--- YOUR GOAL ---
Which lines of the data below contain "only"? Please show them all.

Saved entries

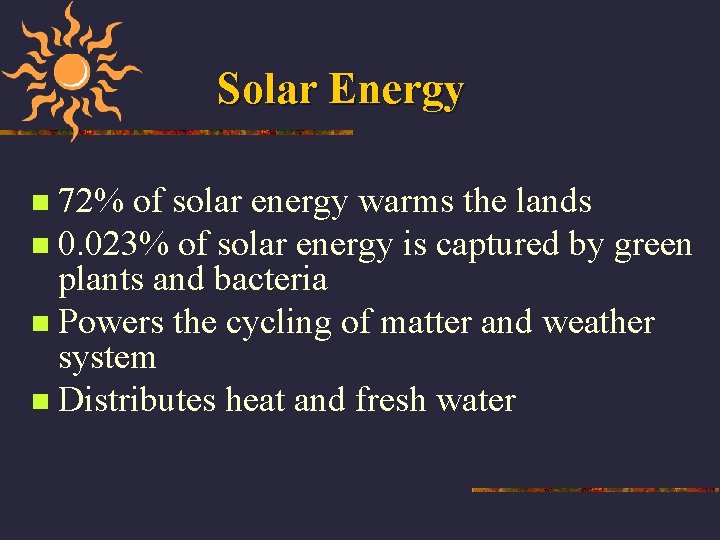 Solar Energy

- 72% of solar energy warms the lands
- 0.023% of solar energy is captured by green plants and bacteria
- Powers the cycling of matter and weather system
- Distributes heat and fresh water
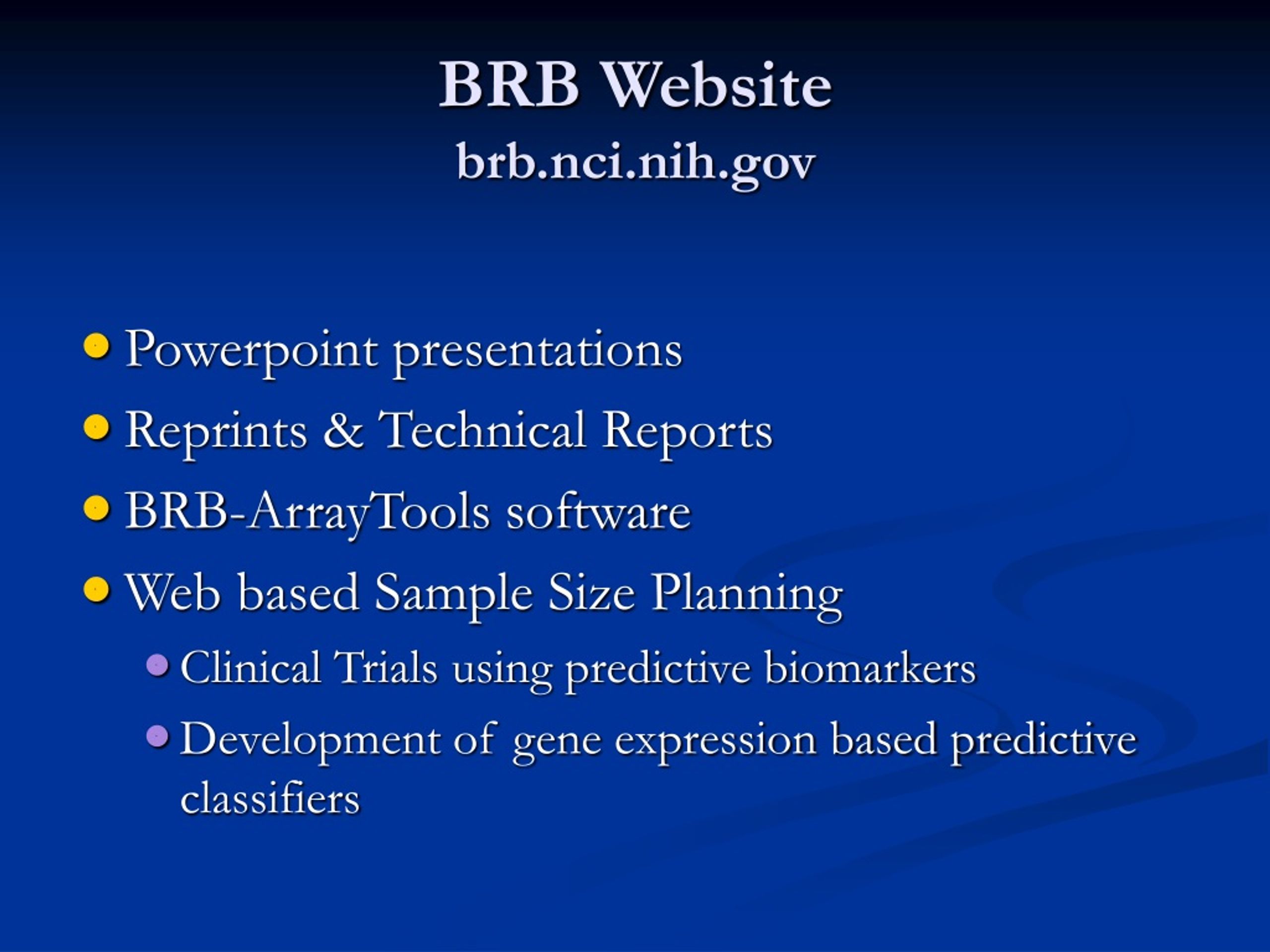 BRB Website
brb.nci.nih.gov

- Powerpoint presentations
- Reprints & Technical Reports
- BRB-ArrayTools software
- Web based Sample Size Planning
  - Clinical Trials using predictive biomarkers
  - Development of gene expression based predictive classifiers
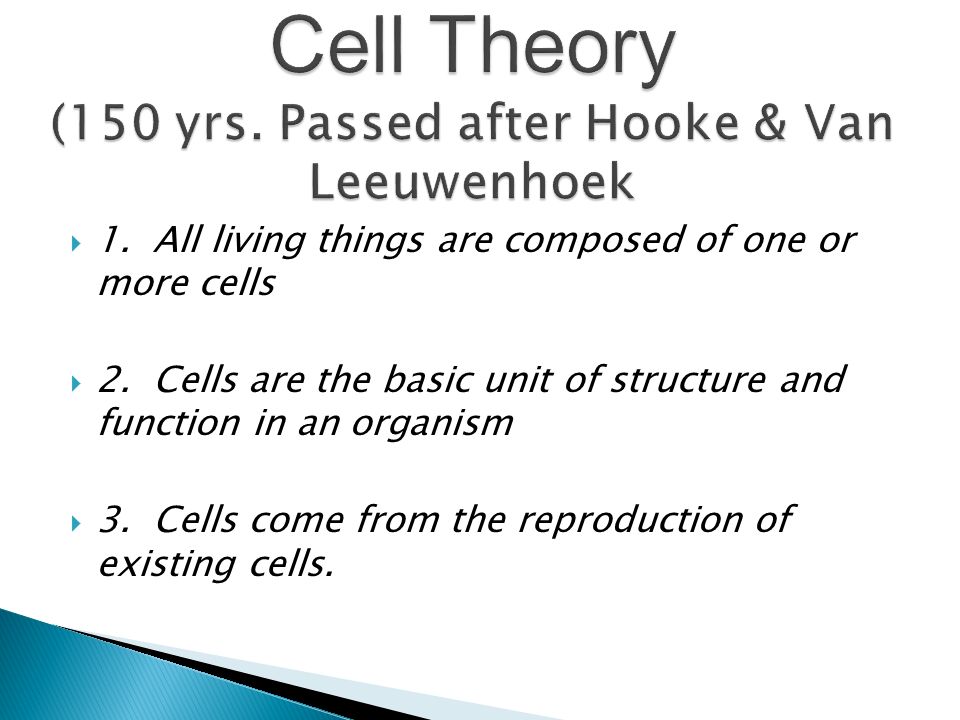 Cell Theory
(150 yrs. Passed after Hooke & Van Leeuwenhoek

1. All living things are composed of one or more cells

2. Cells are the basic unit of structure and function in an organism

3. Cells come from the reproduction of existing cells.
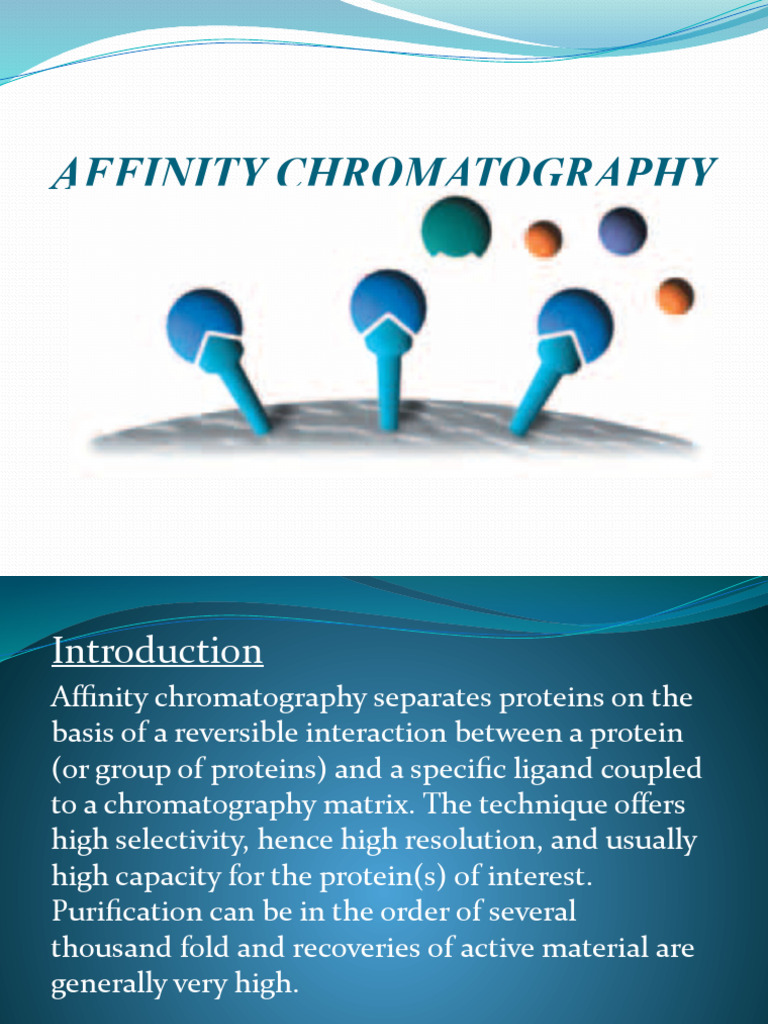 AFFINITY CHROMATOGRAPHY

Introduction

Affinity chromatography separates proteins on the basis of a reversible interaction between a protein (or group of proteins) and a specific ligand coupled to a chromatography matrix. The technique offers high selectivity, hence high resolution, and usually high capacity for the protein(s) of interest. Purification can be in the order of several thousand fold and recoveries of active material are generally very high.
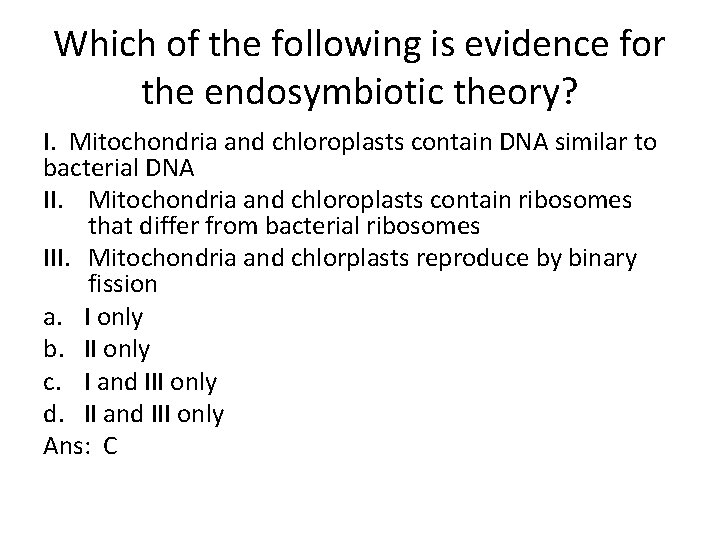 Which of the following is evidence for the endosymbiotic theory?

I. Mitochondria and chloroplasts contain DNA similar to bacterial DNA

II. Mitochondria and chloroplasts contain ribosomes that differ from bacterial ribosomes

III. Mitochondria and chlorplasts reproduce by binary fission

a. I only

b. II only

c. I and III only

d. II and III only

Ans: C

--- EXERCISE OUTPUT ---
a. I only
b. II only
c. I and III only
d. II and III only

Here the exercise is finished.